Finalizando essas breves reflexões, pugno que esse conceito, mais holístico e integrativo, deve ser realçado e divulgado até se tornar hegemônico, passando a ser referência balizadora não só para a concepção das políticas de saúde e da prática da assistência à saúde (e para todas as métricas utilizadas para avaliar o estado de saúde, a qualidade de vida e o bem-estar dos indivíduos ou de uma coletividade), mas também para contribuir no enfrentamento da potencialmente catastrófica crise climática que se avizinha e na necessária aproximação entre a Ciência e a Espiritualidade, pois como teria dito o célebre escritor e intelectual francês, André Malraux: “ O século XXI será espiritual ou pura e simplesmente não será”.
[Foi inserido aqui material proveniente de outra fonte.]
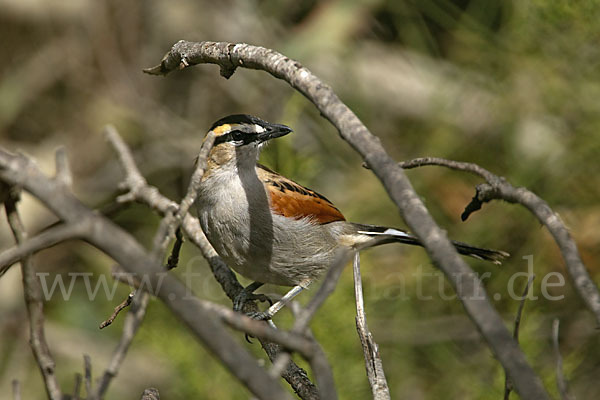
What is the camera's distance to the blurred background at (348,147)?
524 cm

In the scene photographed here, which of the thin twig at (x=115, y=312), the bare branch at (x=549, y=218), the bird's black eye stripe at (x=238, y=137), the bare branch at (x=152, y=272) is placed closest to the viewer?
the bare branch at (x=152, y=272)

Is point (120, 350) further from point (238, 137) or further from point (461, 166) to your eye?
point (238, 137)

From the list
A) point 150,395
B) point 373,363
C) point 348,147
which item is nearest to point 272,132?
point 373,363

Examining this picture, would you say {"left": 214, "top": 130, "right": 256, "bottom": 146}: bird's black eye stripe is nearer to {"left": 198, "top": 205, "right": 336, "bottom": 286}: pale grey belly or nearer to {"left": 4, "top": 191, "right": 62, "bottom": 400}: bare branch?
{"left": 198, "top": 205, "right": 336, "bottom": 286}: pale grey belly

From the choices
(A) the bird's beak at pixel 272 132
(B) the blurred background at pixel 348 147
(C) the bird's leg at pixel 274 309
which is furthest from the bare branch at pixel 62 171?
(B) the blurred background at pixel 348 147

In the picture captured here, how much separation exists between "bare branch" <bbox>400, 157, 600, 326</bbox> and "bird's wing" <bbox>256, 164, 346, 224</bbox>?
1792mm

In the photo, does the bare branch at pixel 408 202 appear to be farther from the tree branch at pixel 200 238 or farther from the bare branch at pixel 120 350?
the bare branch at pixel 120 350

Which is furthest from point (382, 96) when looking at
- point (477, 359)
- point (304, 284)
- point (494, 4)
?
point (304, 284)

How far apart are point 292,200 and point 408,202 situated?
100 inches

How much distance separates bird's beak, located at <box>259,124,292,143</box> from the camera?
13.4 ft

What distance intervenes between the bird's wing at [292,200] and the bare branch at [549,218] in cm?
179

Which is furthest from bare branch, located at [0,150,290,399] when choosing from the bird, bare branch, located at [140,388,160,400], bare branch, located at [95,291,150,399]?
the bird

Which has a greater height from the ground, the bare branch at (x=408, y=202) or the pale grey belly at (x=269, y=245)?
the pale grey belly at (x=269, y=245)

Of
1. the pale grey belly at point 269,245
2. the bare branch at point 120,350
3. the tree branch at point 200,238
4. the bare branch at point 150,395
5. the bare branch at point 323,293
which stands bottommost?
the bare branch at point 120,350
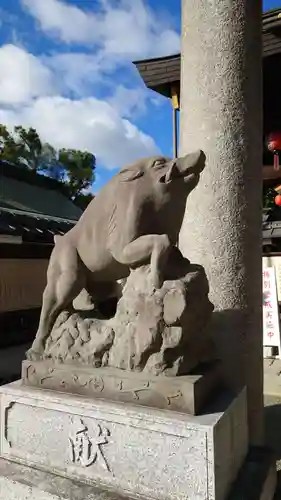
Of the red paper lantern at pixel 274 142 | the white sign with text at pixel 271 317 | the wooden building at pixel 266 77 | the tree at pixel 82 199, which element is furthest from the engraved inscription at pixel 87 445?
the tree at pixel 82 199

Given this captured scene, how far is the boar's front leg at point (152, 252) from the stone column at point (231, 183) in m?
0.68

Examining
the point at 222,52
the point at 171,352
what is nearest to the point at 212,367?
the point at 171,352

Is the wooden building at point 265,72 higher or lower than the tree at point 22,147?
lower

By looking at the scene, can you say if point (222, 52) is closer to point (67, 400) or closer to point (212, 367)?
point (212, 367)

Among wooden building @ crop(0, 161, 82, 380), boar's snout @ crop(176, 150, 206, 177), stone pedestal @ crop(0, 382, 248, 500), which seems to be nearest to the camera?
stone pedestal @ crop(0, 382, 248, 500)

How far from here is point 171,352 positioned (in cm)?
166

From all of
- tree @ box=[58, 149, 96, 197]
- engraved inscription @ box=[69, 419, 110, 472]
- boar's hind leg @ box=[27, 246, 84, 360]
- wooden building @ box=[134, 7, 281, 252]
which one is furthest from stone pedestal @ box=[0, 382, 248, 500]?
tree @ box=[58, 149, 96, 197]

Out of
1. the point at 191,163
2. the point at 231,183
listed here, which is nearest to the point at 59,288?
the point at 191,163

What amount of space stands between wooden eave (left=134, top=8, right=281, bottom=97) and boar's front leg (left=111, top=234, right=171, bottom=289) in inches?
147

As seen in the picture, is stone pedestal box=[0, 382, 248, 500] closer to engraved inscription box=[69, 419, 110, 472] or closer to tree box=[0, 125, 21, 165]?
engraved inscription box=[69, 419, 110, 472]

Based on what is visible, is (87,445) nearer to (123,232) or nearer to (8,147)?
(123,232)

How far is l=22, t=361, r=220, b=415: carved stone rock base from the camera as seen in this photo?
1.62 m

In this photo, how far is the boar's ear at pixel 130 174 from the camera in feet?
6.16

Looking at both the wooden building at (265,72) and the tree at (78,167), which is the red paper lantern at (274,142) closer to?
the wooden building at (265,72)
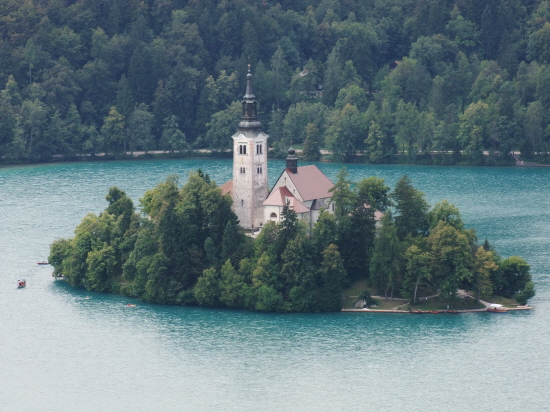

Obs: O autor é educador, Livre-Pensador, profissional de saúde, professor universitário, pesquisador, escritor, gestor de Políticas Públicas e militante/ativista da Bioética, do Humanismo e Da Inclusão Científica.
Formado pela UFRJ, é Ph.D pela Universidade de Leeds-Inglaterra, e membro das Academias Pernambucanas de Ciências e de Medicina.
Foi Secretário Executivo de C&T e Ensino Superior do Estado de Pernambuco e Secretário Executivo de Desenvolvimento da Educação de Pernambuco.
É autor dos livros Ética, Bioética e Humanismo na Pesquisa Científica; Contribuição ao Conhecimento; Iniciação em Pesquisa Científica; Flunático: fluminense fanático e lunático, Um Outro Mundo é Possível (2021) e criador da aula espetáculo Somos Todos Cientistas.
Atualmente é Coordenador do Curso de Medicina da UPE e membro da Câmara de Bioética do CREMEPE.